Plants introduce us to the fundamental aspects of life: joy, sickness, health and death. We experience joy when we see flowers bloom, and grief when something withers and dies. But more importantly, when we begin to work with plants, not only do we learn how to grow things successfully and understand that change is a necessary part of gardening, and life, we begin to catch glimpses of a profound truth — that all life is impermanent. Death is another step in the natural cycle, and we too will be gone one day. If we are open to these suggestions, then we may learn to slow down, value the present, and enjoy living a little bit more.
Plants put us in touch with the natural world:
We are at a precipitous point in the earth’s natural history. Rising sea temperatures and levels, melting ice caps, the increase in forest fires, hurricanes, floods, snowstorms and the bleaching of coral reefs are stark and desperate warning signs of a climate bomb ready to detonate. For far too long, we have ignored the calls of scientists and environmentalists educating us about climate change and its repercussions. Unchecked, big businesses and governments continue to plunder protected natural spaces for coal mining and power projects, encroach into wild habitats, poach, over-fish, not regulate the meat industry, clear forests and deplete resources of fossil fuels. This myopia has cost us dearly. The coronavirus pandemic is a direct manifestation of our interference in the natural world. This ship has crashed into the iceberg. Now it’s just a matter of how many of us (animals and plants) make it to shore.
How Not To Kill Your House Plants by Trisha Bora.

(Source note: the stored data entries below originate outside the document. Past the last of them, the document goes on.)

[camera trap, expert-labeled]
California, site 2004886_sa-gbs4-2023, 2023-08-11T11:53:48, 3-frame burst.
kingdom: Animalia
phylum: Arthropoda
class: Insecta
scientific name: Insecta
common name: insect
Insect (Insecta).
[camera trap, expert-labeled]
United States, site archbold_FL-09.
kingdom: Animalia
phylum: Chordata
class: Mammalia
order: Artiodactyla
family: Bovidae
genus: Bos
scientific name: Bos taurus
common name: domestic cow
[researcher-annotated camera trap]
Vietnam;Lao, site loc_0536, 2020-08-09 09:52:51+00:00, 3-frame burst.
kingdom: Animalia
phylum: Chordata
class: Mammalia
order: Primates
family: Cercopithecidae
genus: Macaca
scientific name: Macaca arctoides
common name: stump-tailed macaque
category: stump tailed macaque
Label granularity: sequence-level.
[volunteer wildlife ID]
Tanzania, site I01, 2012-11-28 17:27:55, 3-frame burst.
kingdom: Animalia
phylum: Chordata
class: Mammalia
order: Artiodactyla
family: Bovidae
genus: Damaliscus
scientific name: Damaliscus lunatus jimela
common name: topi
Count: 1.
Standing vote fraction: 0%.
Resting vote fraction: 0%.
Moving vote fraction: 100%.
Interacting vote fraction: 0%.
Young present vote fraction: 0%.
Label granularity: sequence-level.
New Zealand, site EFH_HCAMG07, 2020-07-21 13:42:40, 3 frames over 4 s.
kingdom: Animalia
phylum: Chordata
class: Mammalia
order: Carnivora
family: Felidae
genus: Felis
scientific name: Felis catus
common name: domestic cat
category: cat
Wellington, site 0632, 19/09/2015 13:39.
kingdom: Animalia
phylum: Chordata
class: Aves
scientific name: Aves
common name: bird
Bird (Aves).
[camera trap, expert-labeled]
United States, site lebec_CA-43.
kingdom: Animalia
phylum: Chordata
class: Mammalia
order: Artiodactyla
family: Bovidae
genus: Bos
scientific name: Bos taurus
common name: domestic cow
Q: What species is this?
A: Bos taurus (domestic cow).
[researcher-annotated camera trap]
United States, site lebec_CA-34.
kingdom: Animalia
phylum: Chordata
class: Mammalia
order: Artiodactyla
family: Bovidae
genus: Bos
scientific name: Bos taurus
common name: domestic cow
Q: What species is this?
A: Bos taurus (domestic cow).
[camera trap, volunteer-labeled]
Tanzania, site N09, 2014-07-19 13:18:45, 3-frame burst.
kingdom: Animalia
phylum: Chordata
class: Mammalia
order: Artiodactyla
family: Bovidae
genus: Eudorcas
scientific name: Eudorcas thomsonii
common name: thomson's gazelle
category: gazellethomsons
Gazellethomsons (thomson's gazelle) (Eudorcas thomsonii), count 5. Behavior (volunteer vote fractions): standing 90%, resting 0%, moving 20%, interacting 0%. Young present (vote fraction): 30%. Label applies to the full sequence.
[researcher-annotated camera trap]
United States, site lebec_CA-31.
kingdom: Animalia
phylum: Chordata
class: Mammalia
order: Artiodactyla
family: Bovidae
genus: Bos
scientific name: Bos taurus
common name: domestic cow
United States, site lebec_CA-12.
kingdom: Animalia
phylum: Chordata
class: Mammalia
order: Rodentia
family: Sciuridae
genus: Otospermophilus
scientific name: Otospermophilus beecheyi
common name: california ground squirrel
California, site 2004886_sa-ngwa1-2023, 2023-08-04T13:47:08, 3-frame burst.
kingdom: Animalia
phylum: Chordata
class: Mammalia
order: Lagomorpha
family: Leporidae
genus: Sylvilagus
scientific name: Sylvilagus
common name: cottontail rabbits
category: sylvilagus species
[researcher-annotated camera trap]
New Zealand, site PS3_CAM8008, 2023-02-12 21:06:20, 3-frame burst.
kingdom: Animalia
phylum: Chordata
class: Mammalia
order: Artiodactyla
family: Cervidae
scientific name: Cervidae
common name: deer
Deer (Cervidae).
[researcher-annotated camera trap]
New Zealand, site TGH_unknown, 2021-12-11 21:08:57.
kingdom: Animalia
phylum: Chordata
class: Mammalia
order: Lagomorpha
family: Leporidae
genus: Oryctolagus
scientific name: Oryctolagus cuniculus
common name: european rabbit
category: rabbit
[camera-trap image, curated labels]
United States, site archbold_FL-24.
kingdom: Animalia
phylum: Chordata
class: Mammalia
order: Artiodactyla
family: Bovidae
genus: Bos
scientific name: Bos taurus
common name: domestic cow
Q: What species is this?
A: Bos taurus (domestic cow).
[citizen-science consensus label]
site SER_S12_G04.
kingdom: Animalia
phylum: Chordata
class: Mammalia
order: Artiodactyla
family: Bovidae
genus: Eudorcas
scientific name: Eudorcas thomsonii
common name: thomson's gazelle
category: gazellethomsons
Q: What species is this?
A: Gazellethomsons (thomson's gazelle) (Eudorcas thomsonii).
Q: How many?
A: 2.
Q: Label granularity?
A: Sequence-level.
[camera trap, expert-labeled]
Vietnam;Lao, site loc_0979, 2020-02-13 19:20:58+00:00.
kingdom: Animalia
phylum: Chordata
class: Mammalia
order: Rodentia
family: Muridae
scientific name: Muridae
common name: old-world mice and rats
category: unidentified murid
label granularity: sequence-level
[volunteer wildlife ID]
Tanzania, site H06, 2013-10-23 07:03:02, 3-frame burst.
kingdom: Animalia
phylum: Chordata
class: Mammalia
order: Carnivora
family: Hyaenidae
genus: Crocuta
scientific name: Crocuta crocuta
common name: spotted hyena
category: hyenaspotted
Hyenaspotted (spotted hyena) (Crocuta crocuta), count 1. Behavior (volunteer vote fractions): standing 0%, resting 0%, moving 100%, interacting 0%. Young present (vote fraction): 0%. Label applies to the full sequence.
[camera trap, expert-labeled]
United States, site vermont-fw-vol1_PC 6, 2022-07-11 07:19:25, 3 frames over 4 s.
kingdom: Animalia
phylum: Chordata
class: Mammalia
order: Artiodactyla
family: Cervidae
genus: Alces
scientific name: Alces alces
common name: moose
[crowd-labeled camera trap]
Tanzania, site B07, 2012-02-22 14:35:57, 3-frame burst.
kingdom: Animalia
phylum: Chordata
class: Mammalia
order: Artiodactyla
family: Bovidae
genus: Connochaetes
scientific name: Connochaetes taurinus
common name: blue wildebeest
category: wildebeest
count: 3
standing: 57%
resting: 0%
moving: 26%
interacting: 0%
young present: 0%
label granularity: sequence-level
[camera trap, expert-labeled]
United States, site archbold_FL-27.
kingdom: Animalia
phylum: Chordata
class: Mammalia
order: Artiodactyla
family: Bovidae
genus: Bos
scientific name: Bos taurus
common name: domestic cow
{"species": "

How do mere houseplants come into this staggering equation?
Trisha Bora.
By inspiring curiosity. In caring for plants, we can also experience a feeling of oneness with nature and a connection with the wider world. When introduced to it at an early stage, children can be taught about the larger natural world through the microcosm of plants —something they can see, touch, care for. Then, if they are educated about climate change, they may be inspired to take up the baton of action. By inculcating in them a love for plants and nature, we sow the seeds of change and a love for the planet. By bringing plants into our homes, we nurture the possibility of a different future.’